Gestern wurde schon beim UdLDigital-Blog Zwischenbilanz gezogen, da bin ich mit meiner App-Kritik vielleicht schon zu spät? Steht die Version 2.0 ganz bald – gefühlt spätestens übermorgen – im App-Store…?

Wenn das allerdings nicht so ist, dann mache ich gerne ein paar Anmerkungen:

UdlDigital hat in Zusammenarbeit mit compuccino eine iPad-App entwickelt, die die Aktivitäten der Bundestagsabgeordneten darstellt. Auch biografische Informationen, Ausschussmitgliedschaften und Kontaktinformationen (auch die Telefonnummer!) sind da. Die intuitive Auswahl nach Fraktion, Bundesland oder Ausschuss führt schnell zum gesuchten Abgeordneten. Unter Meine Kontakte kann man sich die Lieblingsabgeordneten speichern. So hat man immer schnell alle „beobachteten“ Abgeordneten in der Übersicht.

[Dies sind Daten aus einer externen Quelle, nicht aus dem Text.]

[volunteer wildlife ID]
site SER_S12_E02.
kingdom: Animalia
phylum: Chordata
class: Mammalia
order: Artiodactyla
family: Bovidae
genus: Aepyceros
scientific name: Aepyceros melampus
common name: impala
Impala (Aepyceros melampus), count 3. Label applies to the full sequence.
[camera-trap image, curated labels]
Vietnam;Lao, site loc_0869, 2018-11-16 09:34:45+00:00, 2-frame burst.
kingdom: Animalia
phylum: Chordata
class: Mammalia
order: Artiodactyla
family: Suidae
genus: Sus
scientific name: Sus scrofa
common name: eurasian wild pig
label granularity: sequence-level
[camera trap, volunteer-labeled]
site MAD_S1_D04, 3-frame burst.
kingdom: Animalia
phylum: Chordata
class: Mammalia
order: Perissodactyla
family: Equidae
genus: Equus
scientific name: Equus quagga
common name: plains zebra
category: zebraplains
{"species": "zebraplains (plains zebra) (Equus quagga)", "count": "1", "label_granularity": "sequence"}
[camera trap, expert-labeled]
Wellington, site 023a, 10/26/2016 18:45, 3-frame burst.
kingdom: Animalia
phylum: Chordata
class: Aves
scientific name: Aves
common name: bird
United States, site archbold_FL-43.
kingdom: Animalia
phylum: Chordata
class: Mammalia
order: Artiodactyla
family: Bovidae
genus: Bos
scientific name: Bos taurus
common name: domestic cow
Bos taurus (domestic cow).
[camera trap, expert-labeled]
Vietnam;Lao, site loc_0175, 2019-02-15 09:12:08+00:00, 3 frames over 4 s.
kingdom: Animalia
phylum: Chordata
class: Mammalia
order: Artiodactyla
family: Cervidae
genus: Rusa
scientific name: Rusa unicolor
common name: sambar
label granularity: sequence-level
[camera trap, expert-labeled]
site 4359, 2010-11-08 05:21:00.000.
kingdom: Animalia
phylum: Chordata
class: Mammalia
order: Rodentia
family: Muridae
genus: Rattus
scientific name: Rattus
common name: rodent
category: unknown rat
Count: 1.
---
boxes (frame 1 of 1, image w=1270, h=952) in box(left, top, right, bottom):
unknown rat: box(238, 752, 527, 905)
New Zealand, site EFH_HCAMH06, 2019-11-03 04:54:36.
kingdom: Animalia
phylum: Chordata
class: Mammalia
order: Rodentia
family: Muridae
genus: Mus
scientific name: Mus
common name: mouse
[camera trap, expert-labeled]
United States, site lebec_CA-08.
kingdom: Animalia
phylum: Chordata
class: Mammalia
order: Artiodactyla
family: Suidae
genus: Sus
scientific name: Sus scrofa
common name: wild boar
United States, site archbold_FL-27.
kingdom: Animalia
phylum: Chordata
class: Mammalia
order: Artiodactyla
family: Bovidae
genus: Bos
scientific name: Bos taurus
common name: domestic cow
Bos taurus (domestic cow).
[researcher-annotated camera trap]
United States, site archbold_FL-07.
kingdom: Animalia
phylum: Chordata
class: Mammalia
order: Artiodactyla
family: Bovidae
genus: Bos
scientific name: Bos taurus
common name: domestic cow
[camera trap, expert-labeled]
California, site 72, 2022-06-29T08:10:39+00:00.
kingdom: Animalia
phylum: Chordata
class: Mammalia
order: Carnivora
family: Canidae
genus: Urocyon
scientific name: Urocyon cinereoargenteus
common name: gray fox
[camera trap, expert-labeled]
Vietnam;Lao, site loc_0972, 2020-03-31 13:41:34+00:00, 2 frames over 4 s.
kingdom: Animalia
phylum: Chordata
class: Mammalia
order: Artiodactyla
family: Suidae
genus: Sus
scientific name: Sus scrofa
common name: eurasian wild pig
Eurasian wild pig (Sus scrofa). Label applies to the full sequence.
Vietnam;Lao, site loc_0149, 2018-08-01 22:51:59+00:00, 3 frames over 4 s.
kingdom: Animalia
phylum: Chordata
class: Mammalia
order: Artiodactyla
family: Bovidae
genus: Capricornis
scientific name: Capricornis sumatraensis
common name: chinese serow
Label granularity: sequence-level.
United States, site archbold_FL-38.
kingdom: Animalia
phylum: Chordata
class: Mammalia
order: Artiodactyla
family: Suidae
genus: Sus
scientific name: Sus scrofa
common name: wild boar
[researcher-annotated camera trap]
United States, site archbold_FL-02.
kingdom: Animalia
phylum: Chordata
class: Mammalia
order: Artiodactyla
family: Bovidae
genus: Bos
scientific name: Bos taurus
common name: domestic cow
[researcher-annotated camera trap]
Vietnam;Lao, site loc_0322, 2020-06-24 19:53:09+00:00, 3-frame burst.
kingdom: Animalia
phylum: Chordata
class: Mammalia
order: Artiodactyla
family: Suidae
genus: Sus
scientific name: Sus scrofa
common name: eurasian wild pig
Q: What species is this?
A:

Im Vergleich mit der Bundestags-App fehlen die parlamentarischen Aktivitäten aus dem Plenum. Die Bundestags-App verzichtet dafür auf die Nachrichten-Feeds und die Social Media Aktivitäten und ist auch nur in einer iPhone-Version vorhanden. So richtige Parlaments-Nerds müssen beide Apps haben.